DESCRIPTION OF THE TASK:
Return only what runs from the line containing "Prince Plus 11" through the last line of the entries below, exactly, omitting pictures.

──────

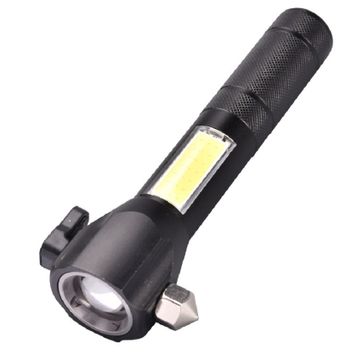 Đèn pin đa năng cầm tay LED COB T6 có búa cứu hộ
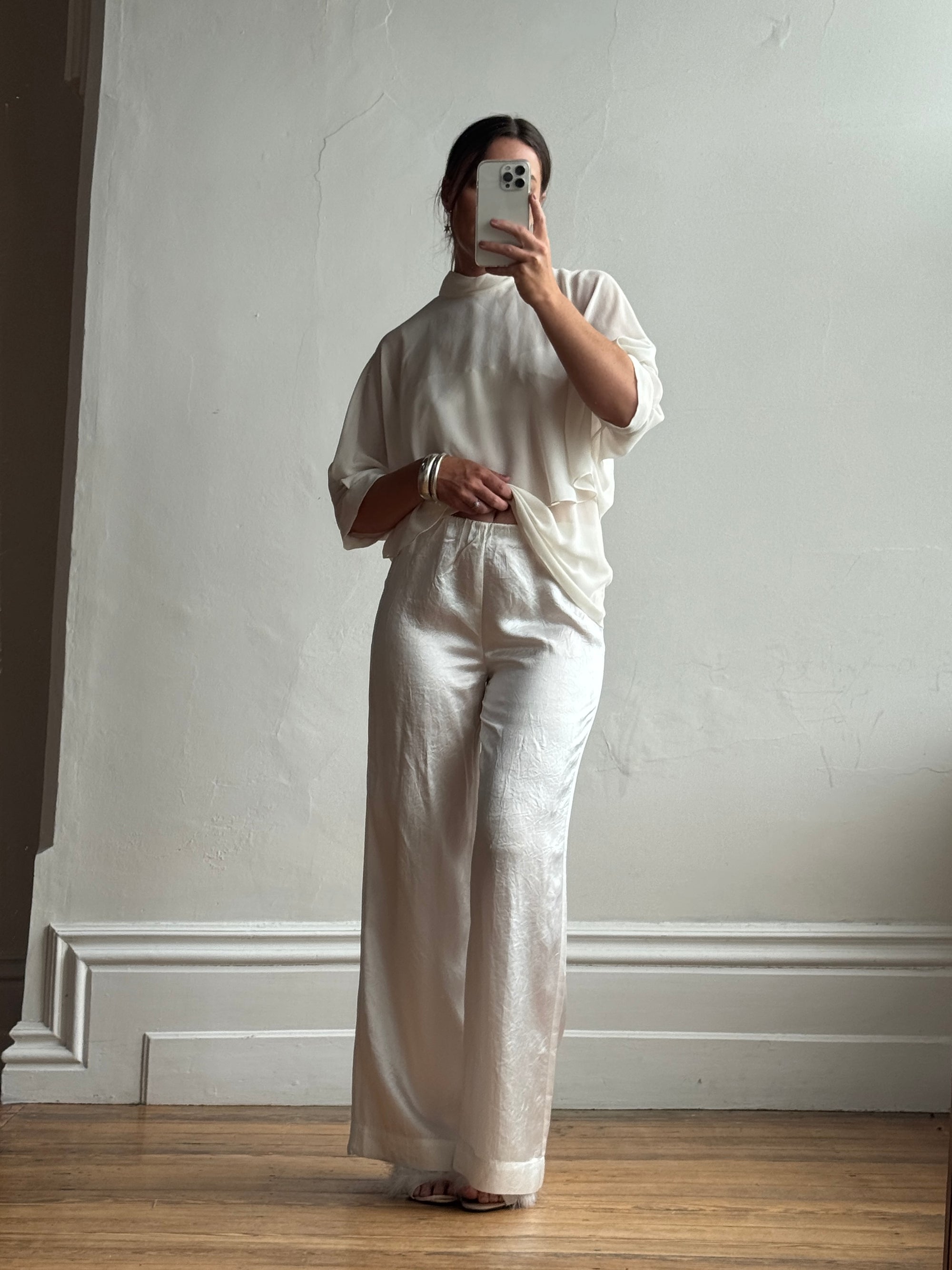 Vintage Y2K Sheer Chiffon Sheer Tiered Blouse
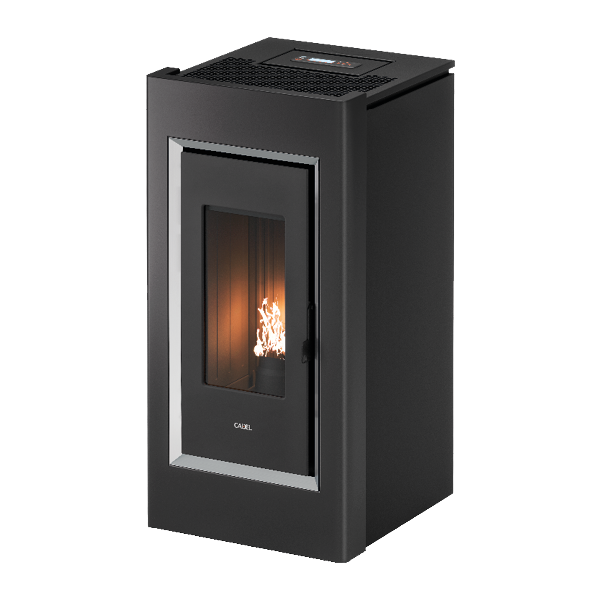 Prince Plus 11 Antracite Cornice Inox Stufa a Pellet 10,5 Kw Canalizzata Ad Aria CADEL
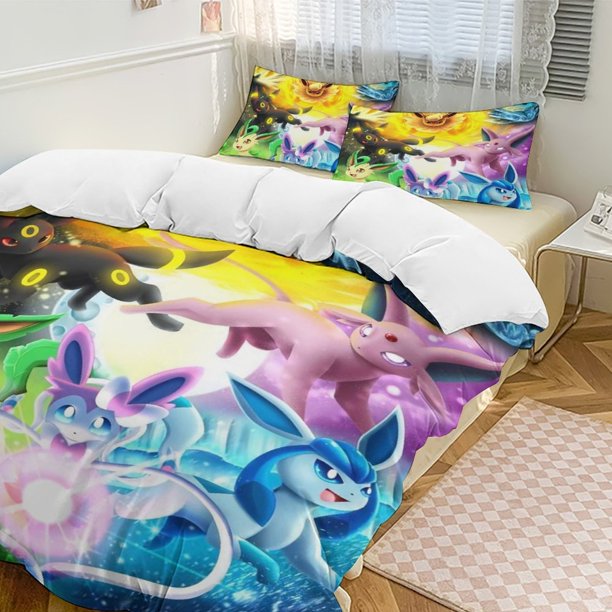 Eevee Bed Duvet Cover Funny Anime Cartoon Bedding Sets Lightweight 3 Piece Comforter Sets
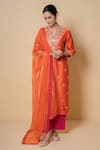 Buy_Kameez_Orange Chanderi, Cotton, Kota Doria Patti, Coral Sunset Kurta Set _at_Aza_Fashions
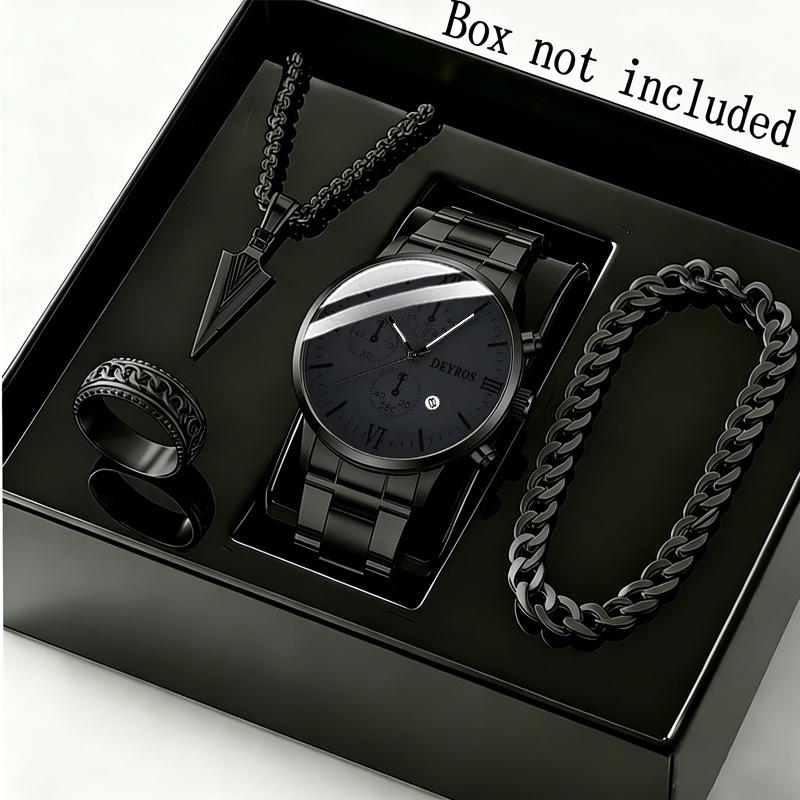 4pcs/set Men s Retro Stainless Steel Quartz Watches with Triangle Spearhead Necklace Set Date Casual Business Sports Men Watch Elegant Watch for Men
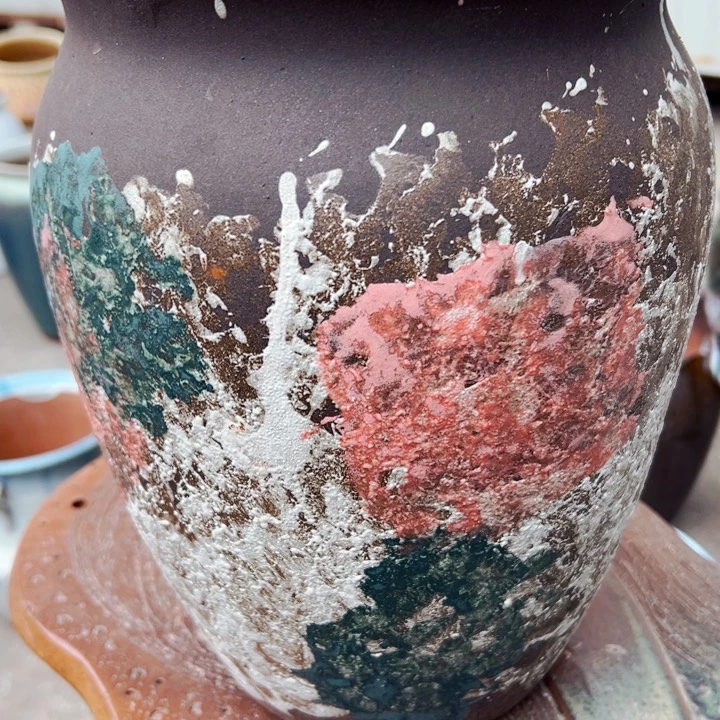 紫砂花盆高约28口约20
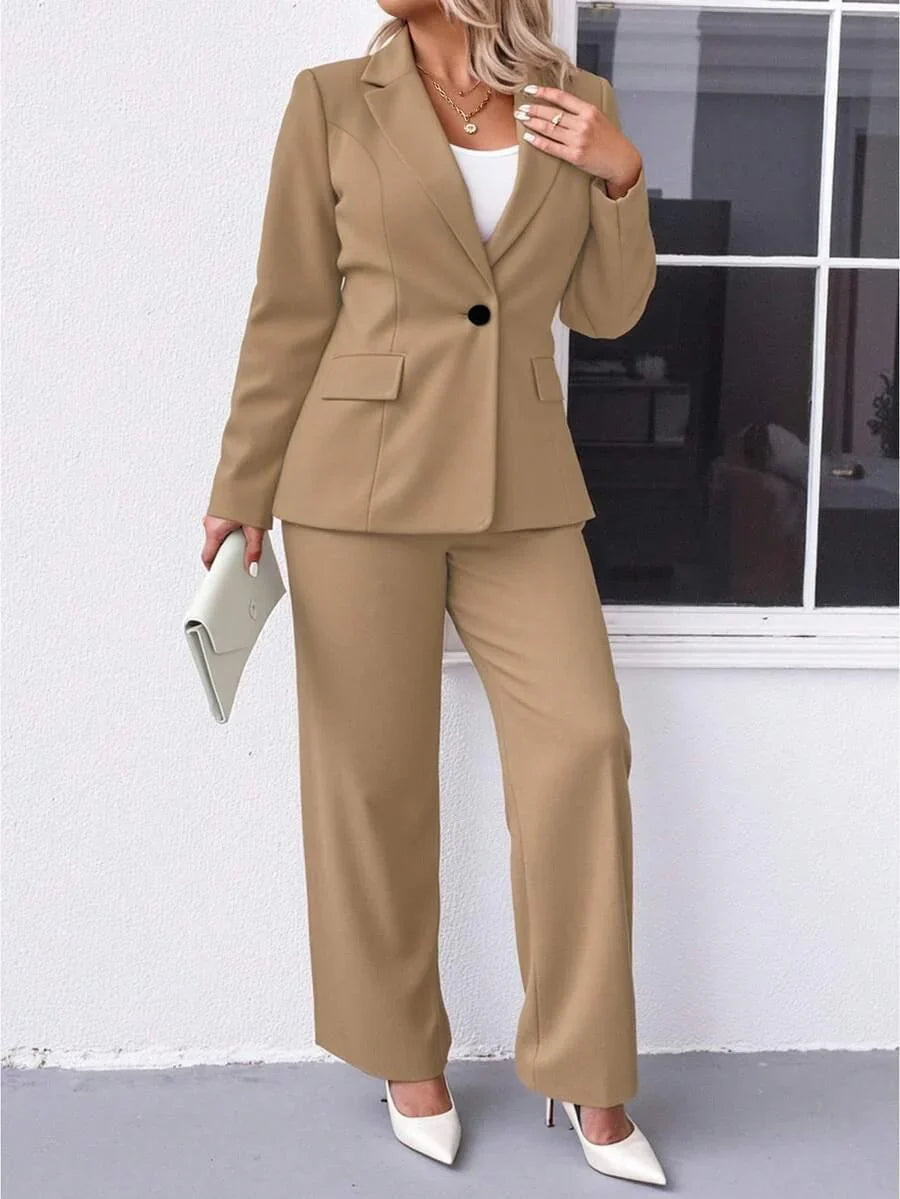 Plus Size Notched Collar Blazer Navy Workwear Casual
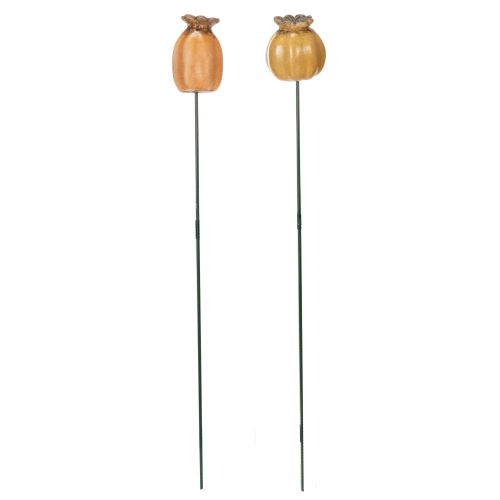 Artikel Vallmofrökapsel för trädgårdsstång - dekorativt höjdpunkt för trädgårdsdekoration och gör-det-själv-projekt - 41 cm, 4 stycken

──────

TASK RESPONSE:
 Prince Plus 11 Antracite Cornice Inox Stufa a Pellet 10,5 Kw Canalizzata Ad Aria CADEL
 Eevee Bed Duvet Cover Funny Anime Cartoon Bedding Sets Lightweight 3 Piece Comforter Sets
 Buy_Kameez_Orange Chanderi, Cotton, Kota Doria Patti, Coral Sunset Kurta Set _at_Aza_Fashions
 4pcs/set Men s Retro Stainless Steel Quartz Watches with Triangle Spearhead Necklace Set Date Casual Business Sports Men Watch Elegant Watch for Men
 紫砂花盆高约28口约20
 Plus Size Notched Collar Blazer Navy Workwear Casual
 Artikel Vallmofrökapsel för trädgårdsstång - dekorativt höjdpunkt för trädgårdsdekoration och gör-det-själv-projekt - 41 cm, 4 stycken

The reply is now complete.